Determination of optimal clinical target volume to planning target volume margins for conformal radiotherapy planning using image guidance system in rectal cancer in prone position p. 65
Shashank Bansal, Mouchumee Bhattacharyya, Apurba Kumar Kalita, Moirangthem Nara Singh, Rubu Sunku, Partha Pratim Medhi, Ghritashee Bora
DOI:10.4103/jmp.JMP_74_18  
Context: In advanced radiotherapy techniques such as three-dimensional conformal radiotherapy (3DCRT) and intensity-modulated radiotherapy (IMRT), geometrical uncertainties are very crucial as they may lead to under dosing of tumor and over dosing of the nearby critical structures and hence, it is important to determine planning target volume (PTV) margins which are specific for every center. Aims: The aim of this study is to determine adequate clinical target volume (CTV) to PTV margins specific to our radiotherapy center. Settings and Design: To calculate CTV to PTV margins for rectal cancer patients in prone position using kV cone beam CBCT data sets. Materials and Methods: With the Patient immobilized in prone position using thermoplastic mask, a CT simulation was done and a comprehensive 3DCRT plan was generated. Daily kV CBCT was done to check the patient setup error.

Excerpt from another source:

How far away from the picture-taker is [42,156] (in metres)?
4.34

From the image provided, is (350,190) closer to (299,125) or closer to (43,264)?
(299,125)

Daily setup errors were recorded and evaluated retrospectively. Results: CTV-PTV margin calculated for pelvis in the prone position was calculated using van Herk Formula and were found to be 0.5, 1.8, 0.7 cm in the lateral, longitudinal, and vertical directions, respectively. Conclusions: Image guidance is an effective method to evaluate patient setup errors. Good quality immobilization devices and stringent patient setup policies can help to reduce PTV margins further.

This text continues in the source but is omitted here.